Jesus fucking christ.... equity release. I'm just about to sort one out, here's the story...

My dad and his wife had a little 2 bedroom terraced house in about 1990 in a nice town in the SE. They decided they wanted to move away when they retired so put it on the market for (iirc) about £90,000 in 1990/91. It couldn't sell so they got a £45,000 equity release loan to buy a small house in Spain. They lasted a year there and hated it so sold that house at a massive loss (it's possible they actually walked away from it, not exactly sure). Luckily they moved back to their original house in the SE that had failed to sell still. Over the next 10 or so years they managed to get 2 further equity release loans for about another £30,000 (based on the increase in property prices in the area).

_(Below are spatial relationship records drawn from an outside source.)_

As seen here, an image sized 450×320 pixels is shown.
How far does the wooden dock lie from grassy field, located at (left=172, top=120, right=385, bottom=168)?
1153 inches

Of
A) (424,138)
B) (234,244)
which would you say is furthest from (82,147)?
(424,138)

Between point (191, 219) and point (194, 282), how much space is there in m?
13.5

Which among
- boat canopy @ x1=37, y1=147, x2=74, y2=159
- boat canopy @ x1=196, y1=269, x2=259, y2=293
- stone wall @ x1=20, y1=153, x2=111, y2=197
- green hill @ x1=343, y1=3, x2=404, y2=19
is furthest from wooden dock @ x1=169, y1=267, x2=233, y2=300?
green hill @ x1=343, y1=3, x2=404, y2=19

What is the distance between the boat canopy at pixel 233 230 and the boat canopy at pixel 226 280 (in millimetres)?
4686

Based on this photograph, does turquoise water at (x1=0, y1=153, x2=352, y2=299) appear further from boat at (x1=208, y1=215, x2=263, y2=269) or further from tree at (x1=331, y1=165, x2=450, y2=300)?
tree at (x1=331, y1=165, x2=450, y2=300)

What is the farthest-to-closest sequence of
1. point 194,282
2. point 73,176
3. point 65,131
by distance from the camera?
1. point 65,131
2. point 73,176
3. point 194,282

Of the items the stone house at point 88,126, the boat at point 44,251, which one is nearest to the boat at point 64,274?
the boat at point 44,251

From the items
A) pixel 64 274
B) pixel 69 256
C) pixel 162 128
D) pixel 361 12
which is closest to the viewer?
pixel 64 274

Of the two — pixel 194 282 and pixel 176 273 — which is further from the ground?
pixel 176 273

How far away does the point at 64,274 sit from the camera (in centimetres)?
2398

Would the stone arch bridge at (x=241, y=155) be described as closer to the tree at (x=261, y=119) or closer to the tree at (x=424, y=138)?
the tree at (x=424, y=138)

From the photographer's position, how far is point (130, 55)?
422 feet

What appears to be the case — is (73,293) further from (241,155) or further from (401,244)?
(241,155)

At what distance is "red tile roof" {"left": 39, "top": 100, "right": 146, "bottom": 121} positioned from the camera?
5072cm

Fast forward to 2017 when my dad dies, and I look into the equity release loans. Compound interest over the intervening 27+ years has led to them owing about £250,000, pretty much the value of the house. The company also started making demands on my dad's wife to spend money to keep the house in good condition, and she had to pay £10,000 to get some roof work done, or she risked legal and financial issues. I looked into it, challenged the original loan, etc., to no luck.

Anyway, she's on her last legs now, and when she dies I think it looks like the entire value of the house (now about £300,000) will go to the equity release company.
Jesus - the problem it would appear with equity release is you end up paying interest on the interest... sounds too good to be true probably is. But again, if it means someone has a higher standard of living while they're alive then I guess it's a choice you make.
 
Jesus - the problem it would appear with equity release is you end up paying interest on the interest... sounds too good to be true probably is. But again, if it means someone has a higher standard of living while they're alive then I guess it's a choice you make.

Yeah it's their house so their choice, managed to re-distribute inherited wealth, just to a company rather tha the proles!

It does mean she's got no money for a better level of care now though, which she would have done if they hadn't taken the loan out. My dad had a lifetime of terrible financial decisions, and a gambling habit as well.